* **FRAGMENTO PARA LEER**:
::::::::::
Pablo VI y la autodemolición de la Iglesia (ii)
Redacción | Publicado el 6 Mayo, 2009 |
Seguimos con la selección de algunas disposiciones de gobierno de Pablo VI.
10.- En 1969, con la Instrucción “Fidei custos” permitió que los laicos distribuyeran la Sagrada Comunión bajo el pretexto de “especial circunstancia o nuevas necesidades”.
11.- Al comienzo de la Instrucción “Memoriale Domini”, redactada en aquel entonces por el masón Mons. Bugnini, Pablo VI prefiere que la Iglesia no distribuya la Eucaristía en la mano, «por el peligro de profanarla» [y] «por el reverente respeto que los fieles deben a la Eucaristía». Pero unas pocas líneas adelante la Instrucción nos sorprende autorizando su práctica allí «donde tal costumbre hubiera sido objeto de abusos».
En 10 y 11 se confirman nuevas contradicciones de quienes prefieren legalizar el mal antes que erradicarlo, dando una falsa idea de autoridad para un acto en que ésta ya fue violada. Idas y venidas que superaron la razón de circunstancias extremas, tales que guerras o catástrofes, para la distribución de la comunión por laicos. Se quiso imponer como cotidiano, con violencia y desprecio a las protestas de los fieles, la comunión distribuida por cualquiera, con especial preferencia por mujeres, en la mano y de pie, contrariamente a las normas de «reverente respeto que los fieles deben a la Eucaristía». Obvio es que esta irreverencia no se produce en los protestantes pues que no creen en este “misterio de fe” igual que los católicos.
12.- Encíclica Populorum progressio (El Progreso de los pueblos). Según esta encíclica, la Iglesia ya no debe centrar sus energías en ganar almas para Cristo y llevarlas a la vida eterna, sino que todos nuestros esfuerzos han de aplicarse a la acción social para promover un humanismo integral. El Papa se despachó a gusto contra el sistema capitalista cuando ya se había rodeado de asesores como Sindona y Marcinkus, entre otros, mezclando a la Iglesia en inversiones poco recomendables. Por ejemplo, en una gran empresa italiana fabricante de preservativos.
13.- Al aprobar el nuevo “Rito de las exequias” Pablo VI aceptaba la cremación de los cadáveres bajo el supuesto de que no se eligiese «por motivaciones anticristianas». Como si fuera fácil saberlo. Esas intenciones anticristianas fueron siempre negar la resurrección de los muertos como postulan los doctrinarios masónicos. Este nuevo rito, contrario a la tradición apostólica fue ni más ni menos que favor de Pablo VI a las Logias cuyos socios por ocultar su condición solían pedir tierra sagrada para sus deudos. Según el Papa, este gesto fue «a modo de camino de reconciliación».
::::::::::
* **QUÉ HARÁS**:
[A] Reformula como CSV de dos columnas, "consulta" y "resultado", el listado desde la línea que contiene "this 1024×685 image." hasta la línea que contiene "charred green chile [544, 366, 823, 643]", ambas incluidas. Cada fila corresponde a un par de texto y respuesta, con cada valor en un único campo entre comillas y los saltos de línea sustituidos por espacios.
[B] Prosigue el artículo sobre las disposiciones de gobierno de Pablo VI a partir del punto en que termina.
::::::::::
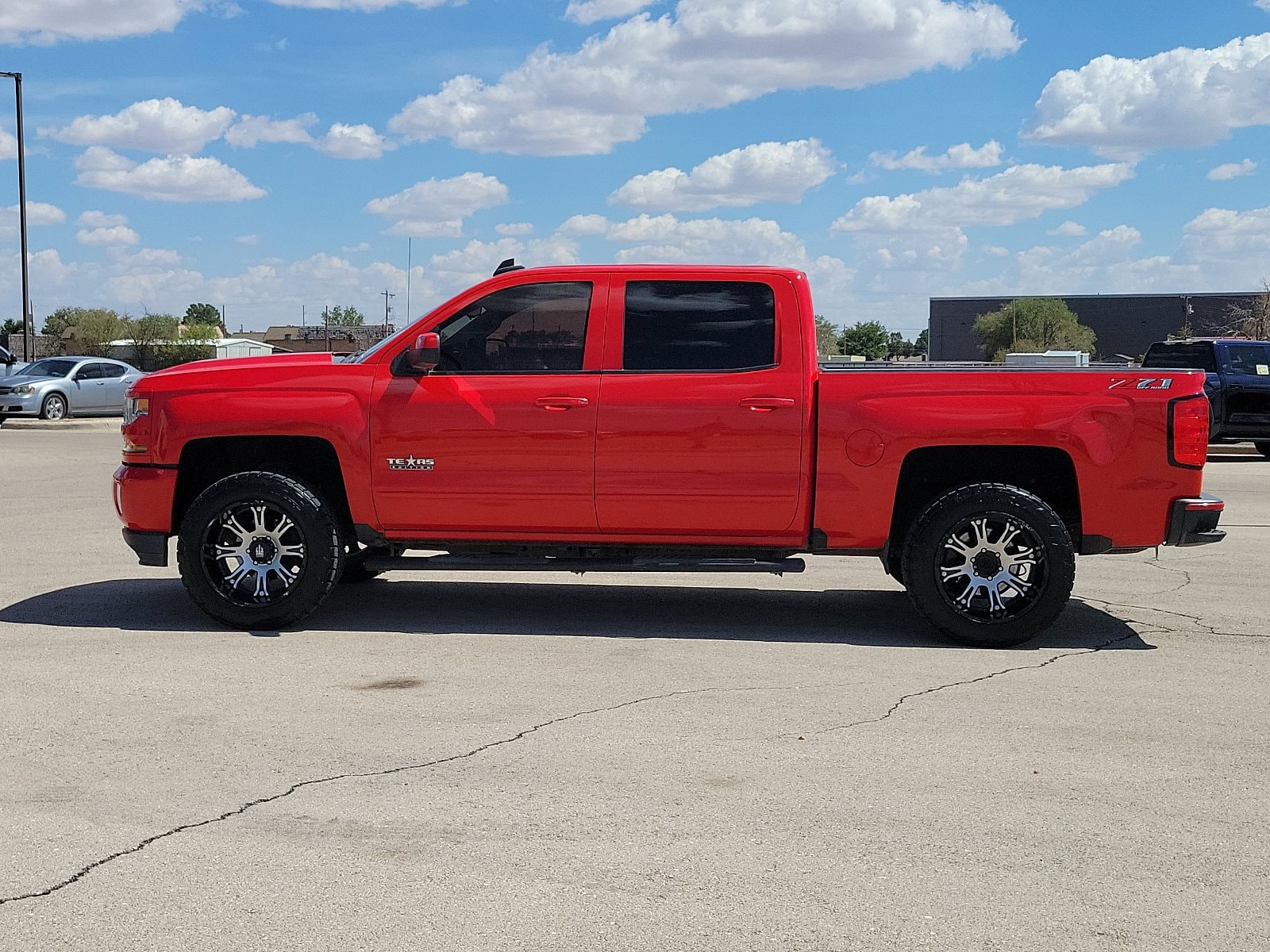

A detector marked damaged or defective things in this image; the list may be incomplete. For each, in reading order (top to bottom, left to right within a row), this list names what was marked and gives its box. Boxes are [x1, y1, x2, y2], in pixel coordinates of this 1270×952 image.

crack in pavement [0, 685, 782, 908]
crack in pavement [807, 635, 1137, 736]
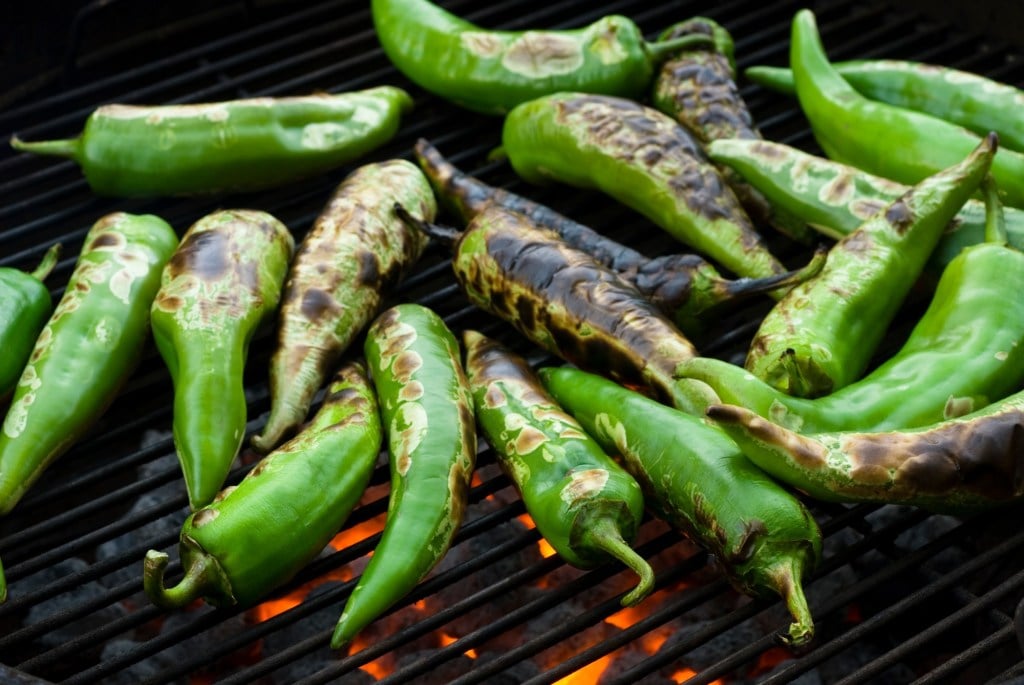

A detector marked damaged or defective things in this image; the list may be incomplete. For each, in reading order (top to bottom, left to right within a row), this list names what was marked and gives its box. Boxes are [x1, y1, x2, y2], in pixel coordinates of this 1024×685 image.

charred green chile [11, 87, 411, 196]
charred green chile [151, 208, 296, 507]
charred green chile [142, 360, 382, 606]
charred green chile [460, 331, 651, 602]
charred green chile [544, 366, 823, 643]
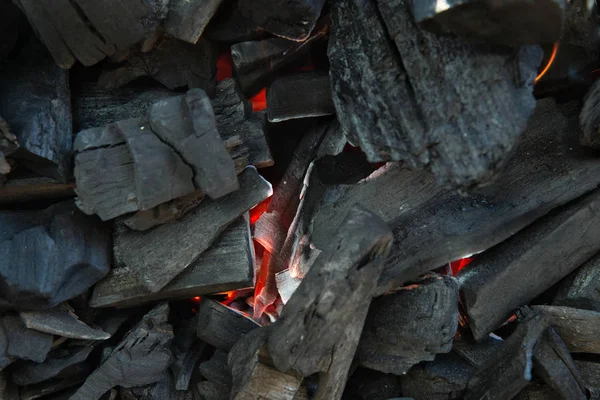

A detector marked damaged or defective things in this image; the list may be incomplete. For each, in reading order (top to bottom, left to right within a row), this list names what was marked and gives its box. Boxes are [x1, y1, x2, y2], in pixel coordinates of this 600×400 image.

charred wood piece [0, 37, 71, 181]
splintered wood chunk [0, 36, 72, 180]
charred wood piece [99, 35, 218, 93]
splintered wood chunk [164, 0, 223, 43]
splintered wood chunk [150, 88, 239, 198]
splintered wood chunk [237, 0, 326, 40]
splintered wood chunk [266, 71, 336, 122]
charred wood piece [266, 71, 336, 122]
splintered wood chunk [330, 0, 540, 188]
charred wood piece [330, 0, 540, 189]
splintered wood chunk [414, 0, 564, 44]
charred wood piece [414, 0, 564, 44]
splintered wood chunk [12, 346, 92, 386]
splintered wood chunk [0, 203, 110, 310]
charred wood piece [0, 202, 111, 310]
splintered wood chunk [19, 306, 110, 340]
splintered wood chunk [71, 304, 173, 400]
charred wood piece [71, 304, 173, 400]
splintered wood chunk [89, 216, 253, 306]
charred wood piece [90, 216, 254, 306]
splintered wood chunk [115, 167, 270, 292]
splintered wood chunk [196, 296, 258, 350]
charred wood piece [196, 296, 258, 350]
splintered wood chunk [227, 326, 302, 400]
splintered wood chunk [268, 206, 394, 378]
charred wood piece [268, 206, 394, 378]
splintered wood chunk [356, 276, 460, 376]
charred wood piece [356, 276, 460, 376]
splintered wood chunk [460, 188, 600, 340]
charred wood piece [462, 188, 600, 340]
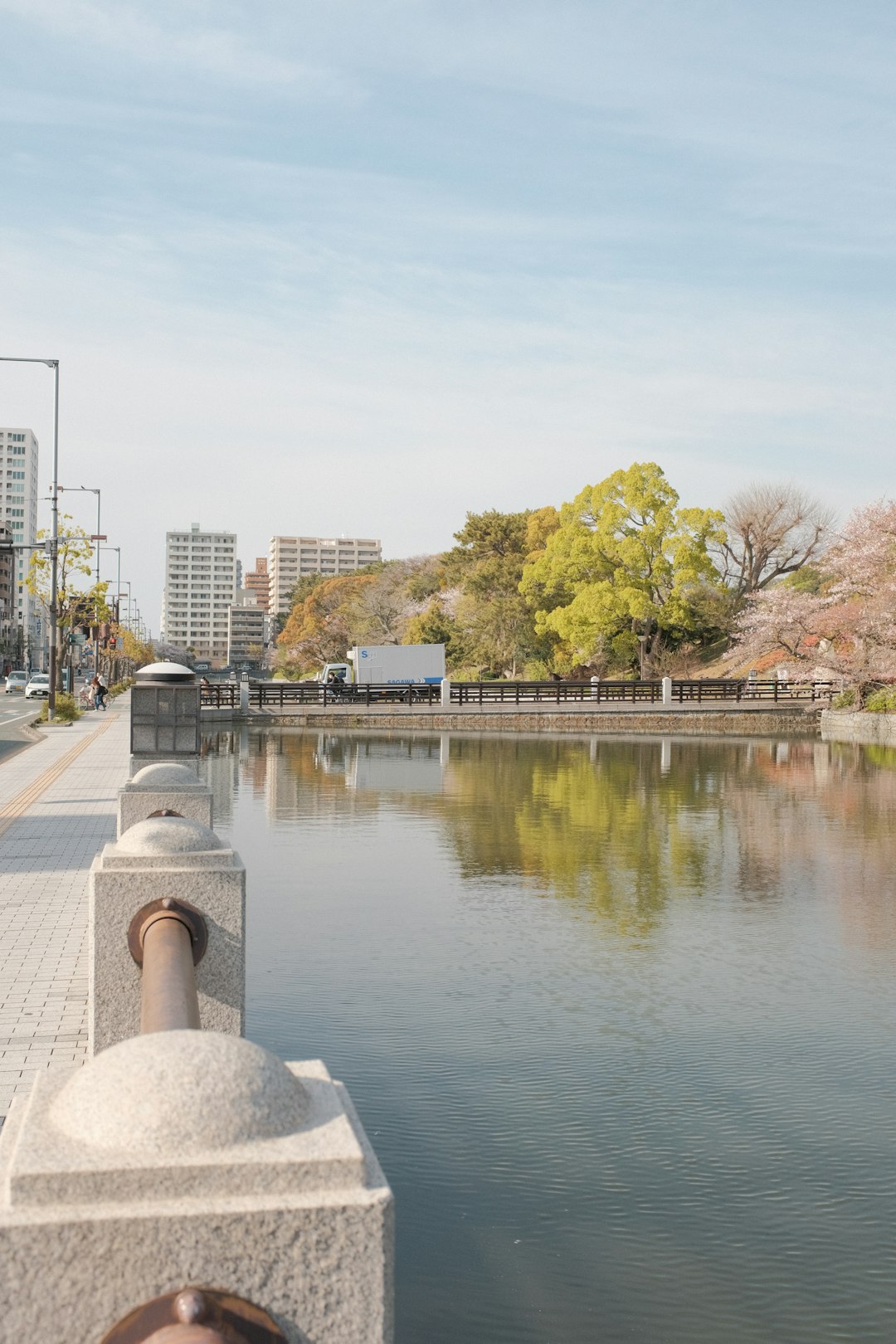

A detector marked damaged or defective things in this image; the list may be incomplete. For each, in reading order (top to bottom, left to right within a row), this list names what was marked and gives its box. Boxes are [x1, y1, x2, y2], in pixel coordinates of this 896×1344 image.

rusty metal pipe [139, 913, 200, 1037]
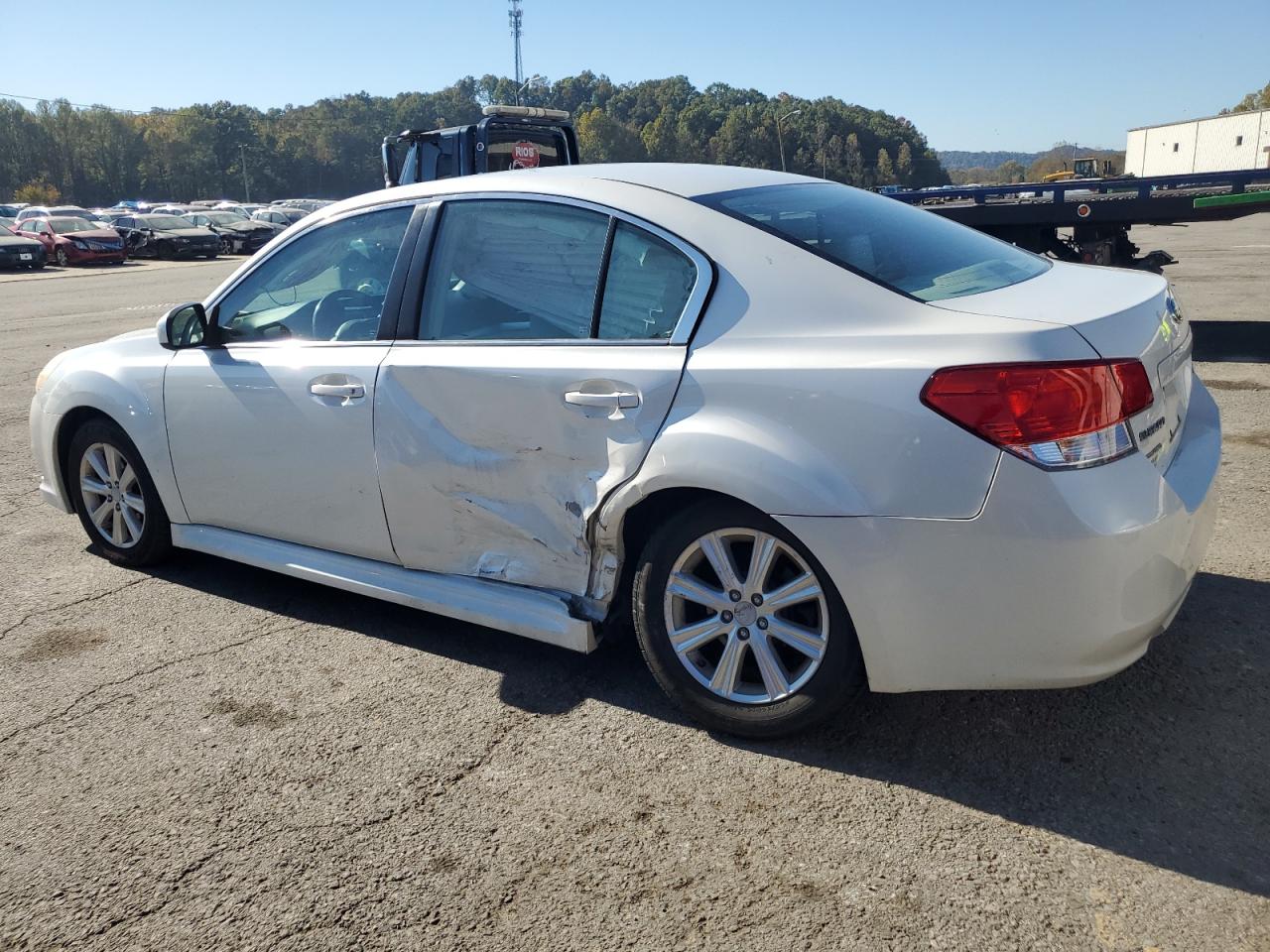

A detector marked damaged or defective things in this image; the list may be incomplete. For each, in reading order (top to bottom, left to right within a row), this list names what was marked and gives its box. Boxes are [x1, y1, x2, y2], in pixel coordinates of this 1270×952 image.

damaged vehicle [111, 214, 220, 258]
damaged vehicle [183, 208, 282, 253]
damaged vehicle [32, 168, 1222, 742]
::::::::::
* **LISTA DE RESPUESTAS**:
[A]
consulta,resultado
"A detector marked damaged or defective things in this image; the list may be incomplete. For each, in reading order (top to bottom, left to right within a row), this list names what was marked and gives its box. Boxes are [x1, y1, x2, y2], in pixel coordinates of this 1024×685 image.","charred green chile [11, 87, 411, 196] charred green chile [151, 208, 296, 507] charred green chile [142, 360, 382, 606] charred green chile [460, 331, 651, 602] charred green chile [544, 366, 823, 643]"

[B]
14.- Puede suponerse que incluso el más débil creyente desea morir asistido por un sacerdote, expirar con un crucifijo en las manos, ser enterrado con su escapulario o su hábito de cofrade… En cambio, qué extraña cosa que en las exequias de Pablo VI su ataúd carecía del mínimo símbolo cristiano. Y no solo esto, que al cadáver se le colocó en el suelo según las normas judías de duelo. (Cfr. ‘Regole hebraiche di lutto’, Carucci ed. Roma 1980, p. 17.) Novedad repetida en otros casos notables, como fue con el prelado del Opus Dei, Mons. Álvaro del Portillo y el papa Juan Pablo II.
Terminaré incluyendo un comentario que pudiera ser oportuno. Con todo el respeto a la jerarquía apostólica pero con todo el derecho, y deber, de bautizado afirmo que en la Iglesia actual se evidencia una pérdida muy grave del sentido sobrenatural, de despiste sobre su fundación objetivada en nuestro rescate del pecado y en la perdurabilidad de nuestras vidas. Obviando esta fundamental promesa nos hemos girado hacia sólo la añadidura del “ciento por uno en este mundo”, disimulando como bien social o falso humanitarismo este sucio fraude al Evangelio.
Por esta pérdida de lo fundamental, y por inconsciente compensación, muchos católicos necesitan hacer del papa un ídolo mediático, idealizarlo como si fuera el Aga khan al que pesar en oro. Y olvidarnos de su identidad de representante de Cristo (cuya divinidad debe proclamar frente a sus seculares enemigos); no viendo en él al administrador que gerencia para su señor - ata y desata - la hacienda que le fue confiada (redimirnos del pecado por su inmolación); y tampoco al mayordomo que usa para su amo las llaves con que guarda de ladrones la casa (la vida eterna). A tal absurdo llega esta idolatría que sus enfermos se violentan a sólo ver bienes donde la historia los niega, y a no ver los males que se evidencian en sus escombros. No es serio responsabilizar de esto al Espíritu Santo, como si por privilegio de la FIFA los goles que le metan al Real Madrid jamás suban al marcador. Con esta falsificación de la fe se traspasan al Espíritu Santo compromisos impropios de su asistencia, y se otorga al papa una infalibilidad imposible… aunque instrumentable. En la definición dogmática, la asistencia prometida señala limitaciones como, por ejemplo, en la advertencia de que «[…] no fue prometido a los sucesores de Pedro el Espíritu Santo para que por revelación suya manifestaran una nueva doctrina, sino para que, con su asistencia, santamente custodiaran y fielmente expusieran la revelación transmitida por los Apóstoles, o depósito de la fe.» (cfr. Dz 1836.)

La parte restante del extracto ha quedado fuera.